Le Fort III advancement is aimed on improving the proptotic condition as well as opening the space for the upper airway. Syndromic craniosynostosis patients may presented with restricted upper airway thus causing obstructive sleep apnoea and shallow orbital floor. This allows the floor of the orbit to be advanced while opening the upper airway region on the nasal and maxillary region. This technique can be performed via conventional advancement or via DO depending on the amount of advancement and the experience of the team.

3.2.4 Le Fort I osteotomy

This is usually indicated in a later stage when the patient is more stable in growth to correct skeletal discrepancies such as retruded maxilla thus causing OSA. Therefore, the maxilla is advanced to gain space for airway. This procedure may be combined with other soft tissues surgery to gain optimum results in opening the airway such as tonsillectomy and adenoidectomy.

4. Complications

Craniofacial surgery is one of the established multidisciplinary specialty to produce safe surgery and good surgical outcome whilst minimizing the complications following surgical intervention for syndromic craniofacial patients. Although the results can be satisfying and there is general agreement on surgical indications, the potential remains for unwanted complications. The craniofacial surgery is unique because it involves exploration of the areas that allow very little margin of error. An inadequate knowledge of the anatomy, lack of training and surgical expertise can lead to not only disastrous results but even to the death of the patient. Any team that cares for craniofacial patients must take steps to avoid potential complications and be ready to deal with postoperative complications. Development of craniofacial surgery pioneered by Paul Tessier was a crucial step towards the paradigm shift in treating major craniofacial syndromic deformities [35].

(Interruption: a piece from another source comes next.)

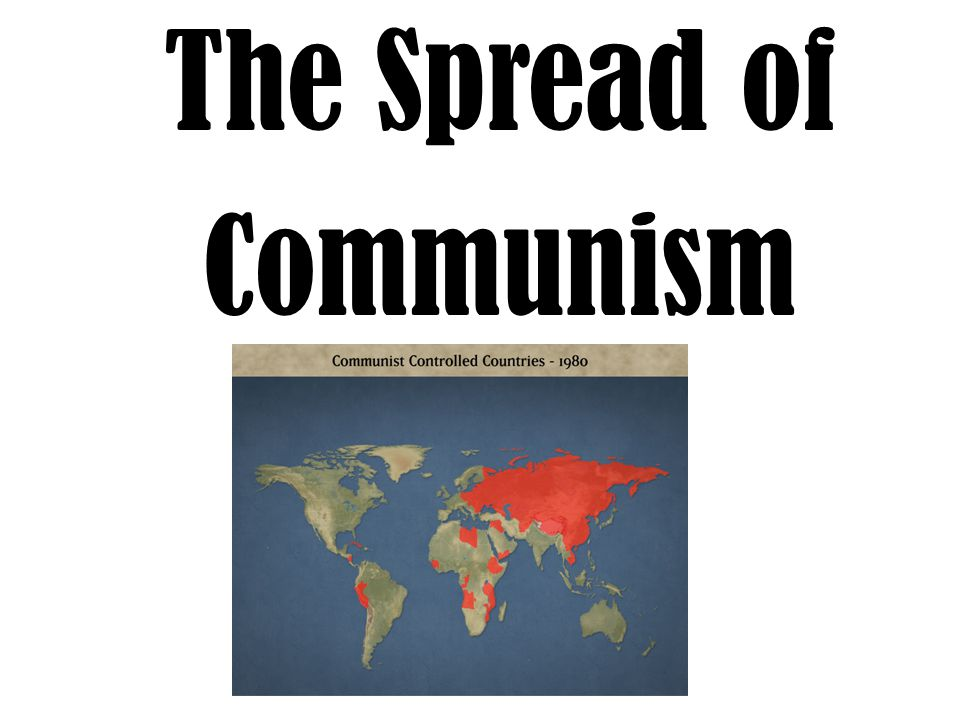 Communism Spreads to China China during WWII – Ruled by Nationalist Party (KMT) – Led by Chiang Kai-shek – Anti-communist ally of the United States Communist Revolution – Communist rebels fight Nationalists for power – Nationalists flee to Taiwan – Communists take control of China (1949) People's Republic of China is established Mao Zedong becomes dictator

4.1 Mortality and morbidity rate following craniofacial surgical intervention

The complications are the events that occurs during the management of craniofacial syndromes patients and may associated with any permanent deleterious effect on the patient. However, unfavourable outcomes generally are unexpected by the patients or surgeons [36].

The platinum rule to avoid any unwanted complications in any performed surgical procedures is to follow the dictum “Primum Non Nocere”.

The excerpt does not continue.